Supplied text:

Thank you for the help.  You spend a great deal of time help folks on here
(as evidenced by the absurd number of times you have answered questions like
this :))...and it is appreciated.

I can't believe I missed the millisecond thing. :)

I'll check the log and the dump for the individual problems and post to this
thread with the results (or more questions).

LES


Rainer Jung-3 wrote:
> 
> On 24.05.2010 23:36, LES wrote:
>>
>> I am having some trouble keeping a mod_jk setup stable.  At this point, I
>> feel like I am too far into trial and error mode and would like some help
>> figuring out how to identify the problem.
>>
>> My current setup involves, two linux (RHEL 5) server each running two
>> tomcat
>> instances (6.0.20).  A third RHEL 5 box is running apache (2.2.3) with
>> mod_jk(1.2.28).  I am using terracotta to "cluster" the tomcat sessions.
>>
>> The problem that I am having is that under small load (and unfortunately,
>> intermittently), I get random nodes that produce errors.  Typically these
>> errors indicate that mod_jk can no longer contact tomcat (see excerpts
>> below).  In most cases, the the user request just hangs (never returns).
>> So, it also appears that the errors are not causing a session failover --
>> though I need to confirm that again after my recent round of changes.  In
>> most cases, these nodes that are in error recover on their own.  However,
>> during the failure event, I get a bunch of unhappy users.  I am hoping to
>> find a way to make the nodes more stable and then address the fail-over
>> aspect.
>>
>> I have tried different mod_jk parameters and think I have settled on a
>> decent set of them.  I have all of the garbage collection information
>> logging out and do not seem to have any gc events that are taking longer
>> than the request timeout.  I am gathering jvm and os stats and do not see
>> a
>> hardware constraint (memory, cpu, io).  So, I am a bit of a loss on where
>> to
>> look.
>>
>> I am pasting in all of the relevant files/excerpts that I can think of. 
>> I
>> appreciate any advice on what additional data to gather to shed light on
>> this problem (outright solutions are welcome too :)).
>>
>> Please let me know if there is any other information that would be
>> helpful.
>>
>> Thanx,
>> LES
>>
>>
>> ************* workers.properties **************
>> # Define 1 real worker using ajp13
>> worker.list=lb,jkstatus,cas
>> # Set properties for worker1 (ajp13)

Goals:
[a] From the mod_jk thread, quote the passage starting at "Thank you for" and ending at "millisecond thing. :)".
[b] Based on the mod_jk thread, answer yes or no to each statement and quote the words that decide it: (i) Apache runs on a third RHEL 5 box. (ii) Each of the two Linux servers runs three tomcat instances. (iii) Terracotta is used to cluster the tomcat sessions.

Record extracts:
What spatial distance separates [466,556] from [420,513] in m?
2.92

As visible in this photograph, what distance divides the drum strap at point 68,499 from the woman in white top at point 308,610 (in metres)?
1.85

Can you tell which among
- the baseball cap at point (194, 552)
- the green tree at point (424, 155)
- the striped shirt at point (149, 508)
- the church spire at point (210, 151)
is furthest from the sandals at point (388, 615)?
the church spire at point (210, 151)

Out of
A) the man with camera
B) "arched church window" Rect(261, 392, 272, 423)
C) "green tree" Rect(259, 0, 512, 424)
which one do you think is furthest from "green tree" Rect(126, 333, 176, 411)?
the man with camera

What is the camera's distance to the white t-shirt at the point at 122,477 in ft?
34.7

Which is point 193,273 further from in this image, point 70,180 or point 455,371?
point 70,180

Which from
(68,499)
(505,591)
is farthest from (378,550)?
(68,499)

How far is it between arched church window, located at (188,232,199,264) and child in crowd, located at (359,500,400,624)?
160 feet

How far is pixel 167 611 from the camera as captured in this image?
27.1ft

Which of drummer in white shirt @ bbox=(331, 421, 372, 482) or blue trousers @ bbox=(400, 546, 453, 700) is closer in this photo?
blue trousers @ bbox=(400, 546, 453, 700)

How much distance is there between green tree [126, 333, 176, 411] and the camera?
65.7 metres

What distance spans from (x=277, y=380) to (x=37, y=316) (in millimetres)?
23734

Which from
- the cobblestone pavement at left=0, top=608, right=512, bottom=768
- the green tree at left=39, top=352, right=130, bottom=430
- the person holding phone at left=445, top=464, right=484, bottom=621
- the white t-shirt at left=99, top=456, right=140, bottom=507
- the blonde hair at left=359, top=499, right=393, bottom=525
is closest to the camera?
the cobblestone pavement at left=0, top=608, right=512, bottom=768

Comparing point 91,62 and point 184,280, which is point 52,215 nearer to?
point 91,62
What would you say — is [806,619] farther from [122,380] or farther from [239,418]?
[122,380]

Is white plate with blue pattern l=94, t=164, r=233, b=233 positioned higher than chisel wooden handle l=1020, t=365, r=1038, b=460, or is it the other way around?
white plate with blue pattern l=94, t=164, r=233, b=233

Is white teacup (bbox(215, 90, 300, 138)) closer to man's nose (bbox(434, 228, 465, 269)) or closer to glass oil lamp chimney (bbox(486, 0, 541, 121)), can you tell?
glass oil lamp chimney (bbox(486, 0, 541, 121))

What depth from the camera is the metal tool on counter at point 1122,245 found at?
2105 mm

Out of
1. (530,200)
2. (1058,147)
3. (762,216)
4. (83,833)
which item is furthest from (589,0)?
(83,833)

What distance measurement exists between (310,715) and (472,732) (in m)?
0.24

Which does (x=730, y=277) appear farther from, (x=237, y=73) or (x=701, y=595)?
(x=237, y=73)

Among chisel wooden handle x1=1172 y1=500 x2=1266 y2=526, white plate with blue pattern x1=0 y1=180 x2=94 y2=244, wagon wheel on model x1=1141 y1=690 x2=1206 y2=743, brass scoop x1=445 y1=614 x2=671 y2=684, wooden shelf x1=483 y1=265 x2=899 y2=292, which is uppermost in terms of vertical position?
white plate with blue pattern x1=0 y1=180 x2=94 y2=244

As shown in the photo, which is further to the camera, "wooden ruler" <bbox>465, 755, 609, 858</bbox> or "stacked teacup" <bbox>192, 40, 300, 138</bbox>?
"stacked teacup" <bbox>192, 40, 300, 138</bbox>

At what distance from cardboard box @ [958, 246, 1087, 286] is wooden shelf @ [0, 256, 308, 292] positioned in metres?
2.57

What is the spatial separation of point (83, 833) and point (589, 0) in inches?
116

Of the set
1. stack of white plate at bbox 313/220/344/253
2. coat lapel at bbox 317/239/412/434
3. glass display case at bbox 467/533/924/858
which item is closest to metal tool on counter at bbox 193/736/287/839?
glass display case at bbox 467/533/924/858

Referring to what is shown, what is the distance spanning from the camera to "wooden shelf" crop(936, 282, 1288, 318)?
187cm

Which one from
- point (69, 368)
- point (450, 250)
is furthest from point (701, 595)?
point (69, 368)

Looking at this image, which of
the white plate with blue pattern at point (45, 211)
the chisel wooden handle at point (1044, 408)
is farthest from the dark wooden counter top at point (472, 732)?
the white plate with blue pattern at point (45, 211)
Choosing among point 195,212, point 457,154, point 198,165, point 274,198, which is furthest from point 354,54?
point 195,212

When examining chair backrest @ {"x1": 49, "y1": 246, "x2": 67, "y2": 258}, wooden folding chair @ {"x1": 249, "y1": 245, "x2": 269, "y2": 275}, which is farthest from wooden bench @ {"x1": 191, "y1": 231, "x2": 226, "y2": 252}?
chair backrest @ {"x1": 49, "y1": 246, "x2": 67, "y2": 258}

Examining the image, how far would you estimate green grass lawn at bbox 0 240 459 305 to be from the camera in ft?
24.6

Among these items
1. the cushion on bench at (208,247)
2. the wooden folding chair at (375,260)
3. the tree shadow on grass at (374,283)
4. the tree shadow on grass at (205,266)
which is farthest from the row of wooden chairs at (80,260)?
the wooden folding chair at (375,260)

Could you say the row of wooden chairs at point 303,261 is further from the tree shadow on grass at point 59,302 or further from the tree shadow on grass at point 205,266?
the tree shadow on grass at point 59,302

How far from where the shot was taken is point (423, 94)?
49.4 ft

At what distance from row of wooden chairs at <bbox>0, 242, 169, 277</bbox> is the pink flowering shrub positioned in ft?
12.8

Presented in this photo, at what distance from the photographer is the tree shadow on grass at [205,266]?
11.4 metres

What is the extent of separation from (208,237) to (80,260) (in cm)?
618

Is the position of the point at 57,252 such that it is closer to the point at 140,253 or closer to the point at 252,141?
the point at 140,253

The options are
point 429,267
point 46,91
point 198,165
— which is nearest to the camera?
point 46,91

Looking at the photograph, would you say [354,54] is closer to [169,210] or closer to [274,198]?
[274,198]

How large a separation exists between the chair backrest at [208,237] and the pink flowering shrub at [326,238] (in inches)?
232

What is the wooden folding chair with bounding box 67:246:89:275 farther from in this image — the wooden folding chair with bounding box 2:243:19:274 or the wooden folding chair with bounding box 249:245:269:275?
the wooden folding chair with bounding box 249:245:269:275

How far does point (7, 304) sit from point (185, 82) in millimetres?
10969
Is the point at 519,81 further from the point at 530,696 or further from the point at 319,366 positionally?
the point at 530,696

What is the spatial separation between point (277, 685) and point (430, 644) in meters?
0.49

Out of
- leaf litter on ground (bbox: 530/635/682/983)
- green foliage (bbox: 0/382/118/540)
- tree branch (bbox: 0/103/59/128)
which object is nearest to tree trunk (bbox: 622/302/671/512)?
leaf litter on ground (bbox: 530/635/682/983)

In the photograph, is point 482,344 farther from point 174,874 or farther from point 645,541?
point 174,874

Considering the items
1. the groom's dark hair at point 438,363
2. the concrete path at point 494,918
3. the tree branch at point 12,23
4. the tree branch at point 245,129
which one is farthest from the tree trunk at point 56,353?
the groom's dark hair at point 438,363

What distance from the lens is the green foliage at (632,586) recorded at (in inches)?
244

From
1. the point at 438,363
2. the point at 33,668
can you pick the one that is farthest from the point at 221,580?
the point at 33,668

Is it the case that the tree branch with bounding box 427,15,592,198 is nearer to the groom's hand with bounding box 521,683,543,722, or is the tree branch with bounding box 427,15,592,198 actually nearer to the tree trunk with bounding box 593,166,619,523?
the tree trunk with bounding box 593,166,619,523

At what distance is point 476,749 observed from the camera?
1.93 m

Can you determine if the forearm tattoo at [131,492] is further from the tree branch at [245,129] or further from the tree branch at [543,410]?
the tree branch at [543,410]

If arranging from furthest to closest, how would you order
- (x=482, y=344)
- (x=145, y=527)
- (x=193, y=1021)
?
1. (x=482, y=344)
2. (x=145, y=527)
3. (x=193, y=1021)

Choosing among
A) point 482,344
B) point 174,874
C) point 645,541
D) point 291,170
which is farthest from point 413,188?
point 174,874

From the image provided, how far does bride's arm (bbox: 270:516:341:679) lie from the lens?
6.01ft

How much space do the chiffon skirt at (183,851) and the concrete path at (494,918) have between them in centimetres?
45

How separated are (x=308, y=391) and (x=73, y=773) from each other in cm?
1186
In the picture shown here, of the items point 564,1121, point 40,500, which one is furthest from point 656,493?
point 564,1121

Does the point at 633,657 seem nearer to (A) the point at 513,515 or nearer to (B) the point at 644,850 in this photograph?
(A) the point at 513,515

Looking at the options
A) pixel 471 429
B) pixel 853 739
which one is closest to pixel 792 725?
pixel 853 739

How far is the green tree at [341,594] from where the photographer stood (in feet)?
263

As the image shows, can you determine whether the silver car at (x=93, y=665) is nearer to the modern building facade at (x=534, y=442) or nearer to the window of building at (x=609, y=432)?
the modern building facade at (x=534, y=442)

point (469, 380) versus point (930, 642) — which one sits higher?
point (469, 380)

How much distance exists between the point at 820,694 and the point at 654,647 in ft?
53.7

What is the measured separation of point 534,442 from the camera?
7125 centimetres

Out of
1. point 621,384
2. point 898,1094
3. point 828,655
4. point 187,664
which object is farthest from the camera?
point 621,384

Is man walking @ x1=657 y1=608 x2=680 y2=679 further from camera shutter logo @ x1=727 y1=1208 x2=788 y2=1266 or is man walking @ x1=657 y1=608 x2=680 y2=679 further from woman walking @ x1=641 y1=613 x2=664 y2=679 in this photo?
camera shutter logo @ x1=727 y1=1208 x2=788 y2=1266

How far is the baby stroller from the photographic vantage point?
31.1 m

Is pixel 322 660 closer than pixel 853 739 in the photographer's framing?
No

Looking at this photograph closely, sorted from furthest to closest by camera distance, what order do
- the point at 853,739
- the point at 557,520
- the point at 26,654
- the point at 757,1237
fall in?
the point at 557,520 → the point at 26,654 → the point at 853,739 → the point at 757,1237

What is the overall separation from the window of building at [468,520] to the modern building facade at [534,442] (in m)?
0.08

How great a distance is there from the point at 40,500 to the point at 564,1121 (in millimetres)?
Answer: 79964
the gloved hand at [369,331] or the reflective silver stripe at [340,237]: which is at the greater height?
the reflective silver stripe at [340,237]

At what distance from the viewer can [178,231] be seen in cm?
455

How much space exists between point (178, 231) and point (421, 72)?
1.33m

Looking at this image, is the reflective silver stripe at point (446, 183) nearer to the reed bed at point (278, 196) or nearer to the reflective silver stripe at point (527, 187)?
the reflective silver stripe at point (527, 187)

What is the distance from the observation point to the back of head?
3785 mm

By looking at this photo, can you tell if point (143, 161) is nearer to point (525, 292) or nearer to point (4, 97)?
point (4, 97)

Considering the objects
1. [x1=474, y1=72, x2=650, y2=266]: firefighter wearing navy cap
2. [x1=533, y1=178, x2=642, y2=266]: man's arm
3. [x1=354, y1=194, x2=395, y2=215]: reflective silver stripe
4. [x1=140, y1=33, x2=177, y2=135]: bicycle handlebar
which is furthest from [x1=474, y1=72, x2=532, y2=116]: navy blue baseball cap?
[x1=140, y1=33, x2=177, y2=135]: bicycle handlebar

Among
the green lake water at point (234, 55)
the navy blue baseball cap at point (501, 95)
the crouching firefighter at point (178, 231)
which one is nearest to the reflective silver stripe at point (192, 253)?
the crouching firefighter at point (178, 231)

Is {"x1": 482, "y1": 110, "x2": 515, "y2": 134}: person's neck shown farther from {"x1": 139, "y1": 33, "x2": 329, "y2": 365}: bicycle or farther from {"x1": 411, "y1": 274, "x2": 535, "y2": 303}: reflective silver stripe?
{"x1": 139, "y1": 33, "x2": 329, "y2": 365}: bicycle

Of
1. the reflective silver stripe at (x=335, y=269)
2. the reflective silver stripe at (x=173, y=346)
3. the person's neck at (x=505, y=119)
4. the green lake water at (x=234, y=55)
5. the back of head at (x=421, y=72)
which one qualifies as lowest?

Results of the tasks:
[a]
Thank you for the help.  You spend a great deal of time help folks on here
(as evidenced by the absurd number of times you have answered questions like
this :))...and it is appreciated.

I can't believe I missed the millisecond thing. :)

[b]
(i) Yes: "A third RHEL 5 box is running apache (2.2.3)"
(ii) No: "two linux (RHEL 5) server each running two"
(iii) Yes: "I am using terracotta to "cluster" the tomcat sessions."